Tasks to complete =>
(1) Copy the passage of the contour integral quadrature notebook from "This notebook demonstrates" to "3droad UCI dataset.", replacing "inducing points" with "inducing locations".
(2) Carry on the contour integral quadrature notebook from its final line.

Stochastic Variational GP Regression with Contour Integral Quadrature

Overview

This notebook demonstrates how to perform stochastic variational GP regression using contour integral quadrature (CIQ) with msMINRES as described in Pleiss et al., 2020. Contour integral quadrature can be used in place of standard SVGP when:

  • There are many inducing points (e.g. M > 5000)
  • The inducing points have special structure (e.g. lie on a grid)

We’ll give an overview of how to use CIQ-SVGP stochastic variational regression ((https://arxiv.org/pdf/1411.2005.pdf)) to rapidly train using minibatches on the 3droad UCI dataset.

[1]:
import tqdm
import math
import torch
import gpytorch
from matplotlib import pyplot as plt

# Make plots inline
%matplotlib inline
[2]:
import urllib.request
import os
from scipy.io import loadmat
from math import floor


# this is for running the notebook in our testing framework
smoke_test = ('CI' in os.environ)


if not smoke_test and not os.path.isfile('../3droad.mat'):
    print('Downloading \'3droad\' UCI dataset...')

Provided material =>

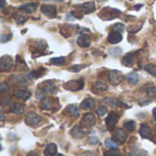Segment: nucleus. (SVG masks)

Results for the exercise =>
(1)
This notebook demonstrates how to perform stochastic variational GP regression using contour integral quadrature (CIQ) with msMINRES as described in Pleiss et al., 2020. Contour integral quadrature can be used in place of standard SVGP when:

  • There are many inducing locations (e.g. M > 5000)
  • The inducing locations have special structure (e.g. lie on a grid)

We’ll give an overview of how to use CIQ-SVGP stochastic variational regression ((https://arxiv.org/pdf/1411.2005.pdf)) to rapidly train using minibatches on the 3droad UCI dataset.

(2)
    urllib.request.urlretrieve('https://www.dropbox.com/s/f6ow1i59oqx05pl/3droad.mat?dl=1', '../3droad.mat')

if smoke_test:  # this is for running the notebook in our testing framework
    X, y = torch.randn(10, 2), torch.randn(10)
else:
    data = torch.Tensor(loadmat('../3droad.mat')['data'])
    X = data[:, :-2]
    X = X - X.min(0)[0]
    X = 2 * (X / X.max(0)[0]) - 1
    y = data[:, -1]
    y.sub_(y.mean(0)).div_(y.std(0))

    # Let's subsample the data
    indices = torch.randperm(X.size(0))[:10000]
    X = X[indices]
    y = y[indices]


train_n = int(floor(0.8 * len(X)))
train_x = X[:train_n, :].contiguous()
train_y = y[:train_n].contiguous()

test_x = X[train_n:, :].contiguous()
test_y = y[train_n:].contiguous()

if torch.cuda.is_available():
    train_x, train_y, test_x, test_y = train_x.cuda(), train_y.cuda(), test_x.cuda(), test_y.cuda()

DataLoaders with CIQ-SVGP

CIQ offers computational speedups only when the minibatch size is much smaller than the number of inducing points. We find that a minibatch size of 256 often works well.

[3]:
from torch.utils.data import TensorDataset, DataLoader
train_dataset = TensorDataset(train_x, train_y)
train_loader = DataLoader(train_dataset, batch_size=256, shuffle=True)
# Smaller batch sizes are better for CIQ

test_dataset = TensorDataset(test_x, test_y)
test_loader = DataLoader(test_dataset, batch_size=256, shuffle=False)

Number of inducing points

CIQ offers computational speedups when there are lots of inducing points. Here, we are choosing 2000 inducing points.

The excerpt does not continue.